C’est donc un projet sans aucune évolution possible, mais qui nous fera perdre nos dernières barthes à Mouguerre et pour lequel on investit 58 millions d’argent public, dont 12 millions par la Communauté d’agglomération Pays Basque. Alors le projet se fera-t-il ?
On ne connaît pas encore le résultat de la concertation de Cherbourg, ni l’état réel des finances de Brittany ferries sous perfusion de l’État depuis le Brexit et le Covid et qui doit acheter les fameux wagons surbaissés à Modalhor, dont on peut soupçonner qu’il soit finalement le seul à être gagnant dans ce projet.
Autre incertitude : la CAPB avait délibéré pour postuler sur l’appel à projet européen “MIE RTET” de septembre 2021, en vue d’obtenir le financement de l’Europe pour 1,75 millions qui viendrait en déduction des 12 millions budgétisés.
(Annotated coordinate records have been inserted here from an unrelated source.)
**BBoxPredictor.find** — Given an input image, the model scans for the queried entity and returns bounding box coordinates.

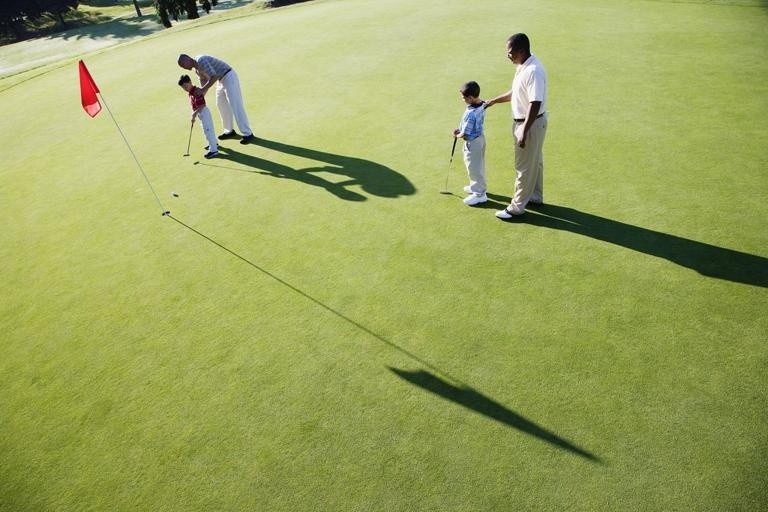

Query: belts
[218,68,232,81]
[513,111,545,122]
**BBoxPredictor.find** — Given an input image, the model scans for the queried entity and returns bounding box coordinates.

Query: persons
[176,53,254,145]
[452,81,489,206]
[484,31,549,222]
[177,74,220,158]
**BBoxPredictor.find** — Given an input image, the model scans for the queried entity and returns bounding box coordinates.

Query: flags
[78,60,102,119]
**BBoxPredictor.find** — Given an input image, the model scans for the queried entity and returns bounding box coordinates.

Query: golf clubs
[440,137,458,194]
[183,117,195,155]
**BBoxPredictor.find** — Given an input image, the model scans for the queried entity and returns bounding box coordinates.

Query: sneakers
[495,208,528,220]
[463,184,488,206]
[204,143,219,159]
[218,130,237,140]
[240,133,254,144]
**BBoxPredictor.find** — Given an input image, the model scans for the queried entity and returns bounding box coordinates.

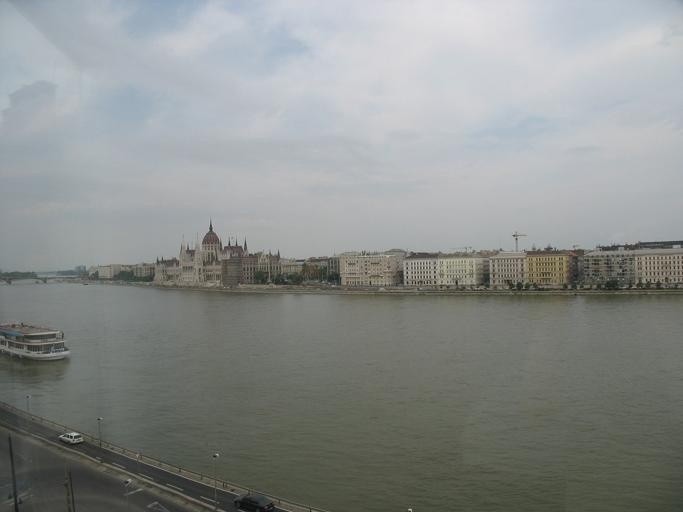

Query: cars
[59,431,85,445]
[232,494,276,511]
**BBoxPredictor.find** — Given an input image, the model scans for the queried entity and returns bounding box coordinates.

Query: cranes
[512,232,527,250]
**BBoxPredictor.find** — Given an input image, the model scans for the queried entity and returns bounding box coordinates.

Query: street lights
[211,451,220,500]
[97,417,104,448]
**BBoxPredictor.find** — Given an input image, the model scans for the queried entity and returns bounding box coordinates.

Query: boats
[0,320,71,360]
Mais le projet ne fait pas partie de la liste des lauréats publiée fin juin 2022. En tous les cas, ni Brittany ferries ni la CAPB n’ont pour l’instant décidé de concerter la population basque.
Une simple “information préalable du public” est prévue sans, donc, possibilité pour les habitants du Pays Basque d’interagir officiellement avec les décideurs.
Pourtant, il serait très intéressant que d’un bout à l’autre de la ligne, tout le dossier soit mis à plat, son intérêt général discuté en toute transparence et en connaissant les investissements et les contraintes aux deux bouts de la ligne : perte irrémédiable des barthes d’un côté alors que les effets du changement climatique sont si importants, fermeture de sept passages à niveau à Cherbourg.
Il existe des solutions alternatives :
laisser les camions sur les bateaux,
ou transporter uniquement le container des camions
avec des wagons plate-forme existants déjà par milliers,
système qui s’avère plus souple
et pour lequel les infrastructures existent déjà à Mouguerre.
D’autant qu’il existe des solutions alternatives : laisser les camions sur les bateaux, ou transporter uniquement le container des camions avec des wagons plate- forme existants déjà par milliers —c’est ce qu’on appelle le fret par combiné—système qui s’avère plus souple, moins cher et transportant davantage de marchandises par wagon et pour lequel les infrastructures existent déjà à Mouguerre.